● EXERCISES
**A.** In the forum thread on building codes, how many people died in New York City's Triangle Shirtwaist Fire of 1911?
**B.** List everything that the forum thread on building codes says tenement apartments variously lacked.
**C.** Please write what comes next in the forum thread on building codes, starting after its last line.

● READING PASSAGE
BEGIN

# Code Article in Philly



## jar546 (Nov 9, 2009)

How about some comments about this please:

_Philadelphia Weekly_

_Building regs: help or hindrance?_

_Part 1: Living by the building code_

_By Inman News Feed _

_ Posted Nov. 6, 2009 _

_Part 1: Living by the building code_

_Arrol Gellner_

_Inman News_

_Editor's note: This is Part 1 of a three-part series._

_"When I built my addition, the building inspector made me tear out the bedroom window and put in a bigger one! Personally, I don't think it's any of his (deleted) business how big my bedroom window is!"_

_I hear these kinds of gripes from disgruntled do-it-yourselfers all the time. Not to rub salt in the wound, but in most such cases, a passing acquaintance with the building code -- and even more important, an understanding of its intent -- would have saved these folks an awful lot of frustration._

_Though it may seem like it at times, building codes weren't formulated to harass do-it-yourselfers. In fact, they arose to protect public health and safety during the late 19th and early 20th centuries, a time when a population explosion in American cities was leading to ever more squalid and unsafe living conditions. This was an era in which tenement apartments variously lacked heating, natural light, access to fresh air, or a means of escape in case of fire._

_On a larger scale, poor separation between closely packed buildings meant that a small fire in one structure could quickly spread to adjoining ones. Too often, the result was raging urban conflagrations such as the Great Baltimore Fire of 1904, which destroyed 1,500 buildings over an area of 140 acres._

_Even nominally fireproof masonry buildings -- whose entire safety equipment might consist of a red-painted pail of water labeled FIRE placed on each floor -- were far from invulnerable. Such buildings commonly housed overcrowded sweatshops with inadequate means of escape in emergencies, and inevitably, there were a number of horrific fires._

_The worst was New York City's Triangle Shirtwaist Fire of 1911, in which 146 garment workers, most of them immigrant girls and young women, either were overcome by the fire or leapt to their deaths from the building's ninth floor. The subsequent investigation determined that one exit on the ninth floor had been blocked by fire, and that the other had been locked from the outside. The building's exterior fire escape, the last possible means of egress, was flimsily built and poorly attached. It collapsed when the panicked workers swarmed over it._

_Building codes arose in an effort to prevent such needless tragedies from recurring. In one way or another, every code provision -- including the one that raised that do-it-yourselfer's hackles -- trace back to this source._

_Ensuring an escape route in case of emergency is a primary function of building code provisions, and in residential buildings this usually means providing more than one way out in case the primary egress is blocked by fire. In a bedroom, that emergency escape route is the window._

_Once we understand the code's intent, requirements that may seem arcane or burdensome suddenly make sense. Most are meant to ensure that buildings will stand up safely, that habitable spaces have at least minimal access to natural light and fresh air, and that there's always a way out in case of emergency._

_Next time, we'll look at a few basic building code requirements, and what they're meant to accomplish._


----------



## jpranch (Nov 9, 2009)

END

● DATASET EXTRACT
BEGIN

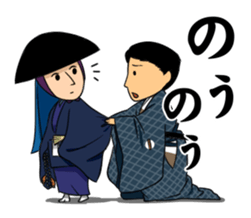 Sticker of Noh and Kyogen sticker #3186490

END

● EXERCISE RESPONSES
**A.** 146 garment workers.

**B.**
- Heating
- Natural light
- Access to fresh air
- A means of escape in case of fire

**C.**
Re: Code Article in Philly

Not too bad, but "emergency escape and rescue openings" commonly kown as egress windows primmary purpose is misunderstood. The opening requirements are designed for search and rescue by first responders. Even then the opening dimentions are MINIMAL!


----------



## RJJ (Nov 10, 2009)

Re: Code Article in Philly

Agree with JP. The windows are for responders first and coupled with that is the possible means of exit for the occupants. Now it seems most feel these are primarily escape routes. How quick we have forgotten how they first appeared in the codes.

Both issues are prime and years later it is still hard to convince people for the need.


----------



## cda (Nov 10, 2009)

Re: Code Article in Philly

at least he has facts straight


----------



## globe trekker (Nov 10, 2009)

Re: Code Article in Philly

Jeff,

Pretty good article.    Maybe you could contact him and offer your expertise in getting some more

crucial information out to the public, "  IF  "  they bother to read it.

I have to admit that, even though I am am a code geek, reading and listening to all of these codes

is enough to turn someone off.   It can be some very dry and laborious reading...


----------



## FM William Burns (Nov 10, 2009)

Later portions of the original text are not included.